Starting at the line containing "What is the estimated" and ending at the last line of the data, render those lines as a numbered list, skipping blank lines and leaving out the pictures.

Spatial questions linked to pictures

_ _ _ _ _ _ _

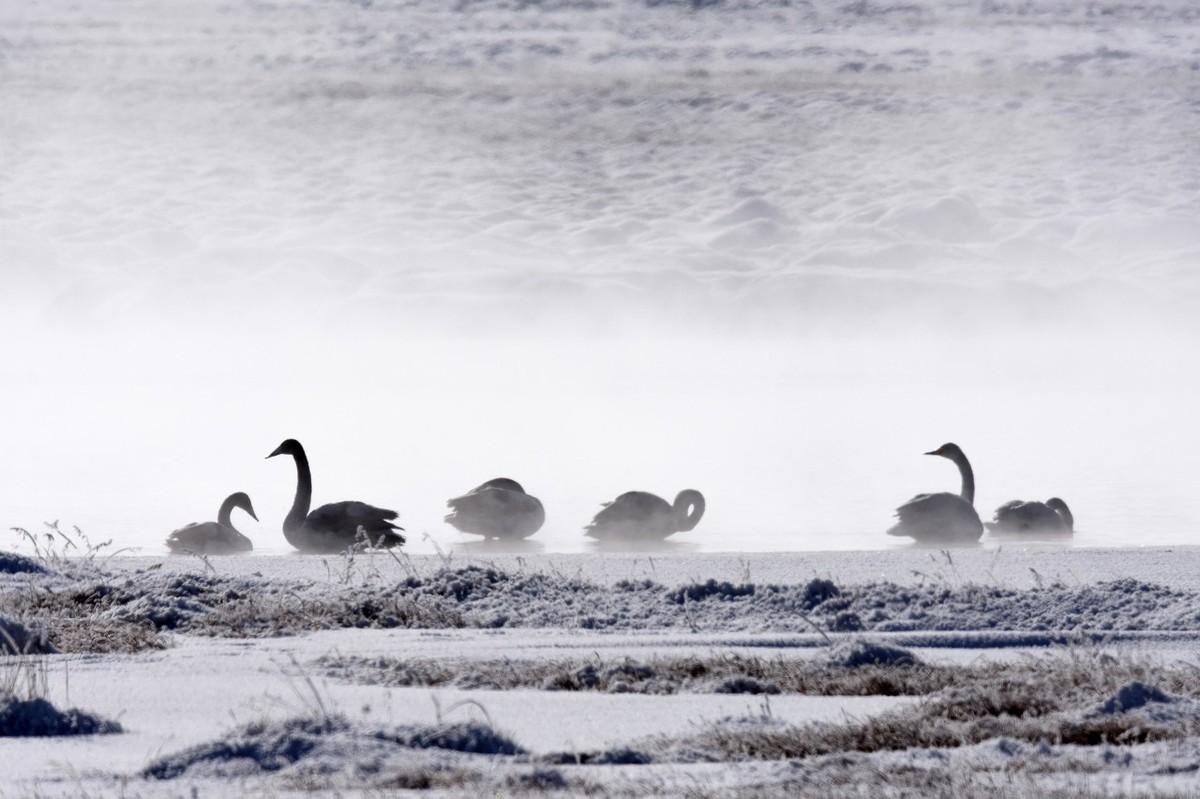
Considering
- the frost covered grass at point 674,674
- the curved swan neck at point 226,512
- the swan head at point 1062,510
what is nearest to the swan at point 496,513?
the curved swan neck at point 226,512

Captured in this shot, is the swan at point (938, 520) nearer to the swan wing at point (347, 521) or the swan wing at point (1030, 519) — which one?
the swan wing at point (1030, 519)

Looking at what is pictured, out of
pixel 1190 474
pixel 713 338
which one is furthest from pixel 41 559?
pixel 713 338

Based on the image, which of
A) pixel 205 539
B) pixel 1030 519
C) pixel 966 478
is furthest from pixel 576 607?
pixel 966 478

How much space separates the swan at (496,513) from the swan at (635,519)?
480 millimetres

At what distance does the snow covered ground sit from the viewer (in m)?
4.52

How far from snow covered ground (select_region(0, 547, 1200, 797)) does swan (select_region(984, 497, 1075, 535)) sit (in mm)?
3392

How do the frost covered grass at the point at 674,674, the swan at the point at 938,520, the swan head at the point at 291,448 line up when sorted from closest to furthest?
1. the frost covered grass at the point at 674,674
2. the swan at the point at 938,520
3. the swan head at the point at 291,448

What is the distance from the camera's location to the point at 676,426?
85.0ft

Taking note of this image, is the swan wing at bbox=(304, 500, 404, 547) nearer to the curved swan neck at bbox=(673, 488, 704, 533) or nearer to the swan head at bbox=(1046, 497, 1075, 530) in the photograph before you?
the curved swan neck at bbox=(673, 488, 704, 533)

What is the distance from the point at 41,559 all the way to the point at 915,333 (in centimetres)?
6345

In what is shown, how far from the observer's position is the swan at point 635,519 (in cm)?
1291

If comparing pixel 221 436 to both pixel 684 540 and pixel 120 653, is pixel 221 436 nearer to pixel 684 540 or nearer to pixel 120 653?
pixel 684 540

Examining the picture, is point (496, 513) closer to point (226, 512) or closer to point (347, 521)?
point (347, 521)

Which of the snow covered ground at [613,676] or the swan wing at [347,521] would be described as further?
the swan wing at [347,521]
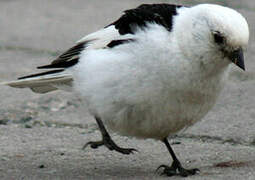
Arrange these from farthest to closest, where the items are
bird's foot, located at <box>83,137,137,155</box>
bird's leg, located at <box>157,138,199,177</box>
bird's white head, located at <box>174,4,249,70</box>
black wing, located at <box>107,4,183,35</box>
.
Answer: bird's foot, located at <box>83,137,137,155</box> → bird's leg, located at <box>157,138,199,177</box> → black wing, located at <box>107,4,183,35</box> → bird's white head, located at <box>174,4,249,70</box>

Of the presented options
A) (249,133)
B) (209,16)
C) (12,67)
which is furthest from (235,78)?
(209,16)

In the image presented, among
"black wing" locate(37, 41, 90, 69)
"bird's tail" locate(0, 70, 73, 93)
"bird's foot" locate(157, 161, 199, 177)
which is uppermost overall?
"black wing" locate(37, 41, 90, 69)

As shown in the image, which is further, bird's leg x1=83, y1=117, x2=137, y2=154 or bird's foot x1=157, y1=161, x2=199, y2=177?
bird's leg x1=83, y1=117, x2=137, y2=154

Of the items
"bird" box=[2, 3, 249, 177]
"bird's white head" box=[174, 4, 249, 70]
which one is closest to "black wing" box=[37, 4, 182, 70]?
"bird" box=[2, 3, 249, 177]

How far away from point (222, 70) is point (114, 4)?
5516 millimetres

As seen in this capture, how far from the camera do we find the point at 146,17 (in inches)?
194

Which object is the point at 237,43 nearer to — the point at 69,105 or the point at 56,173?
the point at 56,173

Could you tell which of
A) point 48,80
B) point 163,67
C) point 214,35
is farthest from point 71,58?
point 214,35

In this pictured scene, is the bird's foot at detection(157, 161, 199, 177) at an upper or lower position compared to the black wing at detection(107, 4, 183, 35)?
lower

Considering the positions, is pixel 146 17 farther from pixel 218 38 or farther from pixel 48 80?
pixel 48 80

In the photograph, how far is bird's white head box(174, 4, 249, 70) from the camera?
179 inches

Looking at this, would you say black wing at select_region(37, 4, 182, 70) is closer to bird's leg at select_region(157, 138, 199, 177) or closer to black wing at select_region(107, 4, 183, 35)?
black wing at select_region(107, 4, 183, 35)

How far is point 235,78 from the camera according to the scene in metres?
7.34

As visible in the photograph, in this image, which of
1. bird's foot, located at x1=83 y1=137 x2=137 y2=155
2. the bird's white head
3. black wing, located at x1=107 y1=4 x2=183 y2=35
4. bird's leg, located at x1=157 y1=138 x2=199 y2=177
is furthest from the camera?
bird's foot, located at x1=83 y1=137 x2=137 y2=155
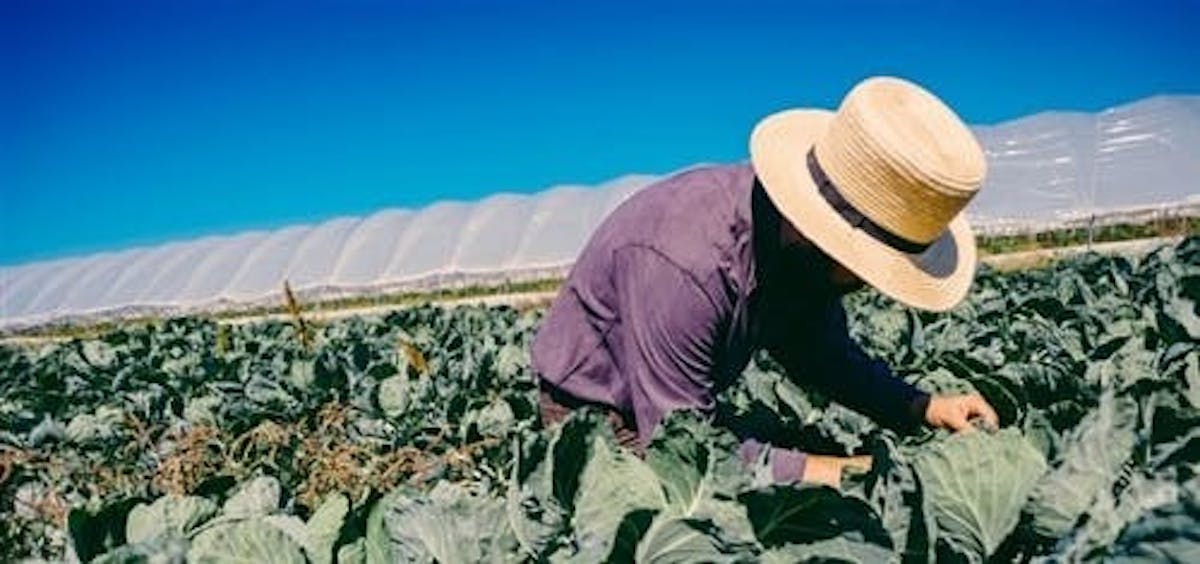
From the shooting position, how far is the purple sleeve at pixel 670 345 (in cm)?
310

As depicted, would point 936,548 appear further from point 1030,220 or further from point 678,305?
point 1030,220

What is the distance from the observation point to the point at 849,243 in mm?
3004

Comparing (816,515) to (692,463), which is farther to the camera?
(692,463)

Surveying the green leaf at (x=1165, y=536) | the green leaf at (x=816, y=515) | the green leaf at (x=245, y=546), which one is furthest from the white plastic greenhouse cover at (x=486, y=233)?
the green leaf at (x=1165, y=536)

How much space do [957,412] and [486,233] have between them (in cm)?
3755

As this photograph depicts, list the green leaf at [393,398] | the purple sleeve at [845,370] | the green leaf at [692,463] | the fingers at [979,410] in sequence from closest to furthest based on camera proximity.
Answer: the green leaf at [692,463] < the fingers at [979,410] < the purple sleeve at [845,370] < the green leaf at [393,398]

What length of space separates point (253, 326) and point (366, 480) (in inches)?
597

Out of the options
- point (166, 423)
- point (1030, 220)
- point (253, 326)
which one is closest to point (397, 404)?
point (166, 423)

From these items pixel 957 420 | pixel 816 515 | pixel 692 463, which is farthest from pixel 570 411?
pixel 816 515

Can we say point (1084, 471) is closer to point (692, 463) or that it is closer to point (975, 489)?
point (975, 489)

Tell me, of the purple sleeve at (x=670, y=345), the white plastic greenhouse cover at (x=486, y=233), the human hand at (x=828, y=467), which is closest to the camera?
the human hand at (x=828, y=467)

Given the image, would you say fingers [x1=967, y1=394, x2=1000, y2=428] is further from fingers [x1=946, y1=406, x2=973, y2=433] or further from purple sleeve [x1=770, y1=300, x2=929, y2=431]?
purple sleeve [x1=770, y1=300, x2=929, y2=431]

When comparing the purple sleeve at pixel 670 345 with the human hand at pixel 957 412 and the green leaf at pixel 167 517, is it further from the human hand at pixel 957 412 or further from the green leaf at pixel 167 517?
the green leaf at pixel 167 517

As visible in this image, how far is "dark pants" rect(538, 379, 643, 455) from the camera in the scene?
11.9ft
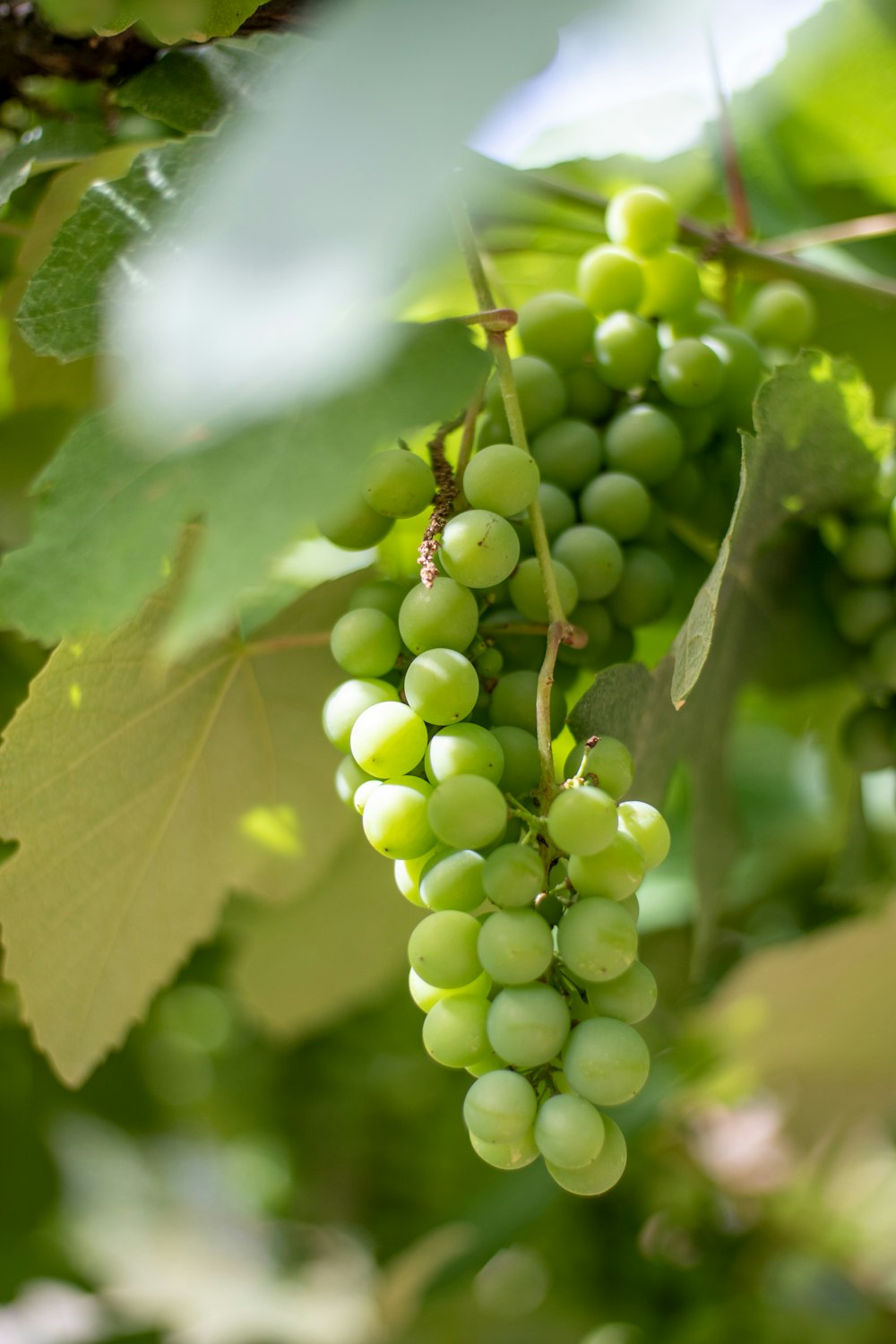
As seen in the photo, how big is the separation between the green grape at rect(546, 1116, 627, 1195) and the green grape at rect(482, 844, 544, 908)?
68 millimetres

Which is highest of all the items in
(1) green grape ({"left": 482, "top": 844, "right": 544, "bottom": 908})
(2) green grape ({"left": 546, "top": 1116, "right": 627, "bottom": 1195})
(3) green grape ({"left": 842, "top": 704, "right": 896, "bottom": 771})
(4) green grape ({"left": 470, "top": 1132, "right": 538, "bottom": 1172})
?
(1) green grape ({"left": 482, "top": 844, "right": 544, "bottom": 908})

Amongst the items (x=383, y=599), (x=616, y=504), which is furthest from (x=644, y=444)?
(x=383, y=599)

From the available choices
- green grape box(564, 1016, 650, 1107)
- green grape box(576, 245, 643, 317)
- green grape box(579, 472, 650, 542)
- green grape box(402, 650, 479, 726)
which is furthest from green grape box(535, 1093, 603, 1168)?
green grape box(576, 245, 643, 317)

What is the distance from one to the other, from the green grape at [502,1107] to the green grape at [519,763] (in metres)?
0.09

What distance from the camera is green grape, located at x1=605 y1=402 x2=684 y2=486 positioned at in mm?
434

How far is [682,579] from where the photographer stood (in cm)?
52

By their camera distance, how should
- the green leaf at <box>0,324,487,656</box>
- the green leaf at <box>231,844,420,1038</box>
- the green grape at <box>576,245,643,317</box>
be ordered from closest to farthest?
the green leaf at <box>0,324,487,656</box> < the green grape at <box>576,245,643,317</box> < the green leaf at <box>231,844,420,1038</box>

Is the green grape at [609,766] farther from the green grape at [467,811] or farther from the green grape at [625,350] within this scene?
the green grape at [625,350]

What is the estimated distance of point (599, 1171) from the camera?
30 cm

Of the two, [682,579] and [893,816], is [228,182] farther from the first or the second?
[893,816]

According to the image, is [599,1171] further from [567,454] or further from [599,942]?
[567,454]

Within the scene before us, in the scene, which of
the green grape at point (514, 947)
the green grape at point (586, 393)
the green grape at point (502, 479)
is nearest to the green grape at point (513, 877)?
the green grape at point (514, 947)

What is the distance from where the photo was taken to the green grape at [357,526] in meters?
0.36

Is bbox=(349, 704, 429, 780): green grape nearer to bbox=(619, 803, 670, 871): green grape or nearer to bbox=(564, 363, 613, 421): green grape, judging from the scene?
bbox=(619, 803, 670, 871): green grape
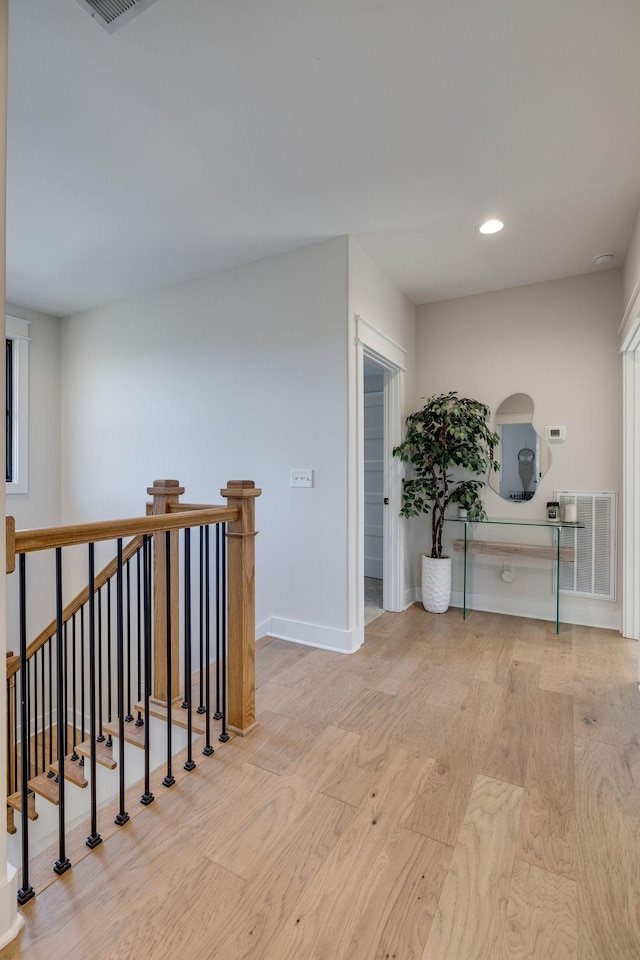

_ _ _ _ _ _ _

# Correct result:
1. What is the estimated distance of point (599, 1171) from the camera?
2. 30 cm
3. Of the two, [682,579] and [893,816], is [228,182] farther from the first or the second?
4. [893,816]
5. According to the image, is [599,1171] further from [567,454] or further from [599,942]?
6. [567,454]
7. Within the scene before us, in the scene, which of
8. the green grape at point (514, 947)
9. the green grape at point (586, 393)
10. the green grape at point (502, 479)
11. is nearest to the green grape at point (513, 877)?
12. the green grape at point (514, 947)
13. What is the distance from where the photo was taken to the green grape at [357,526] in meters?
14. 0.36
15. Is bbox=(349, 704, 429, 780): green grape nearer to bbox=(619, 803, 670, 871): green grape or nearer to bbox=(564, 363, 613, 421): green grape, judging from the scene?
16. bbox=(619, 803, 670, 871): green grape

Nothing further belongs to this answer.